We believe that the People challenge is the greatest one our country will face in coming years
I was very excited for the future of our country when in 2005, the global Investment Bank, Goldman Sachs released a research report on the fastest growing emergent economies in the world and concluded that Nigeria had the potential of becoming the 11th largest economy in the World by 2025, if we retained our current growth rates and enabling political and social environment. In the same vein, our successive governments have set their sights on 2020 as a significant development milestone for the country as articulated in the Vision 2020. Our ability to attain this vision will be largely dependent on the availability of people with the right blend of skills, experiences and capabilities. It is evident that we need to tap into the local and international Nigerian talent pool to make this a reality.
When we look at other countries that have transited into leading world economies today, we see that they have developed societal, workplace and people management values and cultures that have supported their transition into growth. Of course, the context and experiences of each country is different and must be understood. We therefore see differences from country to country. Lets take the USA and Japan for example, the American work culture and approach to managing their people has changed over the years as the country has developed as an economy. The culture in Japan on the other hand, was always very different from what obtained in America. However, in the 1970’s the Japanese rose to major global significance taking market share from American companies within both their local and the global market.
The American business community was humble enough to take stock of its workplace culture and to study what the Japanese did differently and how it gave them a competitive advantage. This led to the use of Japanese concepts such as Kaizen within America and Europe, as they realised they could imbibe certain aspects of these to gain competitive advantage. This degree of openness to change exhibited by the Americans at the time helped them retain their leadership position in the global league of nations.
I believe that Nigeria’s people challenge is more than a test for today. Obviously, many organisations are already finding that a resource gap exists between the type and number of people they need to achieve their ambitious growth plans and what is available in the local career market. Beyond the immediate circumstances, our country will need to rethink how it manages and develops its people and the prevailing cultures within which work takes place in the country, both in the public and private sectors.
Singapore is today one of the most developed economies in the world. I found it interesting to note that in that country, public sector pay is benchmarked against what obtains in the private sector. Looking at our experience as a nation, we can explore adopting such a policy to help attract top talent into the public sector and prevent the current situation where they seek employment mostly in the higher paying private sector.
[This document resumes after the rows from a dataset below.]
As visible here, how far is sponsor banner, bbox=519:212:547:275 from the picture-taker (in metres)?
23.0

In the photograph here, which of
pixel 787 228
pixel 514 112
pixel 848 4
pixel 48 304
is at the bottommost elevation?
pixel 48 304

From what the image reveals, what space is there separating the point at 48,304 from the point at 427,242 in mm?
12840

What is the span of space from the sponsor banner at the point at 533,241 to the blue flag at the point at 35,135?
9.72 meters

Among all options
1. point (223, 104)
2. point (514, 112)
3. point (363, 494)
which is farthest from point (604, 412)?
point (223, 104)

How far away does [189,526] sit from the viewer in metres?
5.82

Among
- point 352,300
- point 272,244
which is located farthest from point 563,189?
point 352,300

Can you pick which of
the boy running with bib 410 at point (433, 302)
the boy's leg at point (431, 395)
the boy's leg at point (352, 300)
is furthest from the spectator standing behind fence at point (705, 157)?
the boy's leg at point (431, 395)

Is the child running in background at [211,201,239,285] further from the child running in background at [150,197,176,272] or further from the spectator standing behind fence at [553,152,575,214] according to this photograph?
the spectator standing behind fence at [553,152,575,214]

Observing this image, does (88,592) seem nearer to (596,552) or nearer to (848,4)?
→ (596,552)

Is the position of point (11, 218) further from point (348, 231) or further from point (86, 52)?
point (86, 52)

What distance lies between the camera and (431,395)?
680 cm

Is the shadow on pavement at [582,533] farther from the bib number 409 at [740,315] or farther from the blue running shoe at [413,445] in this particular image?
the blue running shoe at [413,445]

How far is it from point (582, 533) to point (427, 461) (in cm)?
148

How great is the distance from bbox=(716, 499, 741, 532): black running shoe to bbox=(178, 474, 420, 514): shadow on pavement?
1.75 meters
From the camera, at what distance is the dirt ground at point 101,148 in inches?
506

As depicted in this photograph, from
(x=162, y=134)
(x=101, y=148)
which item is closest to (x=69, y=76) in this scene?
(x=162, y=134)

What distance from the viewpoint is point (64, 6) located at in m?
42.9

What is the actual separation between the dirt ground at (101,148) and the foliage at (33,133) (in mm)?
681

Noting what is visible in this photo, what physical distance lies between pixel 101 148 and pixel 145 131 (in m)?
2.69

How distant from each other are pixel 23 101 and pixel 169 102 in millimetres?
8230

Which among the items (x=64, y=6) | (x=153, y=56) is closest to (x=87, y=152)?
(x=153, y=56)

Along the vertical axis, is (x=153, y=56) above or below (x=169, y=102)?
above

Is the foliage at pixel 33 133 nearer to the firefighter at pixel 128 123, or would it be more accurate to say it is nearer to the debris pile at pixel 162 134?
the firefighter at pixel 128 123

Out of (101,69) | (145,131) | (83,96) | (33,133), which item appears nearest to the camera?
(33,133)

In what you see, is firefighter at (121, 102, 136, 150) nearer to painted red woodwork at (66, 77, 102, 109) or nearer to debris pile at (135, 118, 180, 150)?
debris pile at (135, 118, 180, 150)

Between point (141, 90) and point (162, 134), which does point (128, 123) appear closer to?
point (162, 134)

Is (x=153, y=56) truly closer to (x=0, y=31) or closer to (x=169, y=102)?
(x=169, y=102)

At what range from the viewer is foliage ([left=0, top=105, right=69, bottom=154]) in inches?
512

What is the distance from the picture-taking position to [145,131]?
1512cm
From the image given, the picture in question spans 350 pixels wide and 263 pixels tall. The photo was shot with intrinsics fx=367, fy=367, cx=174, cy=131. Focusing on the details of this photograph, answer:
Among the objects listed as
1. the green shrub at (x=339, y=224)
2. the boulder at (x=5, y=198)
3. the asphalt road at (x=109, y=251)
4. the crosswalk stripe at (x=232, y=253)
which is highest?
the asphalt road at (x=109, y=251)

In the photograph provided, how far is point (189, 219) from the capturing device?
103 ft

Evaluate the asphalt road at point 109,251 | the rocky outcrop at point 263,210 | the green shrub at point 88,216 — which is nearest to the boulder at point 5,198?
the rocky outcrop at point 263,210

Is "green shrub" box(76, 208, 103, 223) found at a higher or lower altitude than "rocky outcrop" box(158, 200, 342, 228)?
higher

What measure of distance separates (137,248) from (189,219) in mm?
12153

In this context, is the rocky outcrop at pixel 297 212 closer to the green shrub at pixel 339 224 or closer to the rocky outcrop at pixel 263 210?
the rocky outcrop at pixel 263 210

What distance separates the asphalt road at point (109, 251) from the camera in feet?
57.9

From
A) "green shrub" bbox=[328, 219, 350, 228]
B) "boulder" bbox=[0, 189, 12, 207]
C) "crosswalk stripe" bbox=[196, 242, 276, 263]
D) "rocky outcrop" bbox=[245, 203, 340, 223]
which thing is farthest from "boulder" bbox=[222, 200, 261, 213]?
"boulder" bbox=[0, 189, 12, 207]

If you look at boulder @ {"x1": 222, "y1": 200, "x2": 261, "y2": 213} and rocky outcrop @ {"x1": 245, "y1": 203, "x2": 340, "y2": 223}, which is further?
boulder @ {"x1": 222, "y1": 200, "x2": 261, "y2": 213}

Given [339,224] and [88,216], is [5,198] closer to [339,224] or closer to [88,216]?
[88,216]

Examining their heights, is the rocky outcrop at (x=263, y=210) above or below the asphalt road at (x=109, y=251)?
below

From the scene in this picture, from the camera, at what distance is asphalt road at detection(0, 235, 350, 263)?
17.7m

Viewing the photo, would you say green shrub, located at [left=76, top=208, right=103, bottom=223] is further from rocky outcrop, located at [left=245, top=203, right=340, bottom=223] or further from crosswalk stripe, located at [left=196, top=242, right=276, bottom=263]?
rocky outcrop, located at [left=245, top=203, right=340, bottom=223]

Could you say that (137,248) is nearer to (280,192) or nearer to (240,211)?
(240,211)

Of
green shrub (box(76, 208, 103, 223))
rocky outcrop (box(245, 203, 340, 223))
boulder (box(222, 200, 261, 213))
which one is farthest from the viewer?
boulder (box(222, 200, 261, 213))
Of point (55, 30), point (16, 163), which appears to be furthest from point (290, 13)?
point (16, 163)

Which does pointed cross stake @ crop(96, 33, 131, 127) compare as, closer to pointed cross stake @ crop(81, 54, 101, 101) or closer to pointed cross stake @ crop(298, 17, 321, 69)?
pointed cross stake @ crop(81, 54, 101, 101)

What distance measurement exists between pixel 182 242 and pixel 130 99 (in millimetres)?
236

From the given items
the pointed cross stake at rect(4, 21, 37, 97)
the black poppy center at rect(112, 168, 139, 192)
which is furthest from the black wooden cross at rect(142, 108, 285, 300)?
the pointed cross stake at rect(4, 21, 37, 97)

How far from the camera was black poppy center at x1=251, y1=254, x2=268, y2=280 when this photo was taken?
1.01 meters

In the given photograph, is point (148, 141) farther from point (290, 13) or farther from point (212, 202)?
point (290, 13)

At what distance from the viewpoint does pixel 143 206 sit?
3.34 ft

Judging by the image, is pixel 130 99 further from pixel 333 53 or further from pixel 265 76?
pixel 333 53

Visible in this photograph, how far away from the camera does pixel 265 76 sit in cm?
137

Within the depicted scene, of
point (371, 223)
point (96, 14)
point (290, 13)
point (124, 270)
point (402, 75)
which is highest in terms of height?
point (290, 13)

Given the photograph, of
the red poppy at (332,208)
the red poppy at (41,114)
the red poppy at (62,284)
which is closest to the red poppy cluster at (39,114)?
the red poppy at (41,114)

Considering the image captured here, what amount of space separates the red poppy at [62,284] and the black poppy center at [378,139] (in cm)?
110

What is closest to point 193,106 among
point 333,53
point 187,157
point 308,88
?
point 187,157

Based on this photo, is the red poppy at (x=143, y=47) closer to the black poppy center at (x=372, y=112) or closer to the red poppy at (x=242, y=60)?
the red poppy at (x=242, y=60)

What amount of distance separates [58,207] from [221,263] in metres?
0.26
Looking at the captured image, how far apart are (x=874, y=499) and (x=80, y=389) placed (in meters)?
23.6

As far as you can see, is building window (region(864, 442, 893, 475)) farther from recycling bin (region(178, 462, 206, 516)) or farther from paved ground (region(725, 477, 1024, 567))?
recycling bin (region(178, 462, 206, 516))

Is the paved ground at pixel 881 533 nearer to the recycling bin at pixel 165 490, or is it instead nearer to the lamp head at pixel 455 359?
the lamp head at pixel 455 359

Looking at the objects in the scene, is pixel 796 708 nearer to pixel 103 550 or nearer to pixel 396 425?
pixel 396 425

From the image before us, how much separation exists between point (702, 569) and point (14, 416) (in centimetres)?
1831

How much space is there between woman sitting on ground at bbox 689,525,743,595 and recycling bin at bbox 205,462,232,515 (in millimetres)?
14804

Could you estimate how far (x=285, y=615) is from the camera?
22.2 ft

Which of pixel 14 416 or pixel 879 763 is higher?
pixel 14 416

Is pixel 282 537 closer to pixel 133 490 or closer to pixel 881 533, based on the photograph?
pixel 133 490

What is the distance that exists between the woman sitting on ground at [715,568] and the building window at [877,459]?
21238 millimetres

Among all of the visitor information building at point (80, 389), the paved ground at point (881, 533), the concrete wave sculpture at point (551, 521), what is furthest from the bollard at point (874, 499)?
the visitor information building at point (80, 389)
Obviously, we cannot transfer the Singaporean experience into our environment without studying the context and cultural differences in much more detail but we definitely need to look beyond our environment for answers to the questions we face. Will our current approach to workplace issues sustain the ambitious growth plans we have in Vision 2020? Will it help us prove Goldman Sachs right by 2025? These to me are the key questions we need to find answers to at this time.
We are certainly different from America and Japan but we don’t have to make the same mistakes they have made instead we can learn from these mistakes. We can leverage their experience by taking the bits that are useful for us and shaping our future today with the decisions we make as a country. This is absolutely crucial to our development as a nation.
It will be difficult to accurately determine what will work best in our country if we do not have a critical understanding of where we are as a nation. This will enable us determine how our current practices stack up with global best practices, determine clearly why any differences exist and help us define what “Good” looks like for the management of our country’s human resources going forward.
Peoplesource is currently collaborating with another firm to conduct a survey of the Nigerian HR environment across a variety of sectors. We aim to gain clarity on the issues I raised earlier by interviewing numerous respondents and holding focus group meetings within the country to arrive at a greater understanding of talent management, people development, staff retention and the nature of the psychological contract existing between our companies and their employees to mention a few. This Report and its outcome should be interesting to business leaders in Nigeria.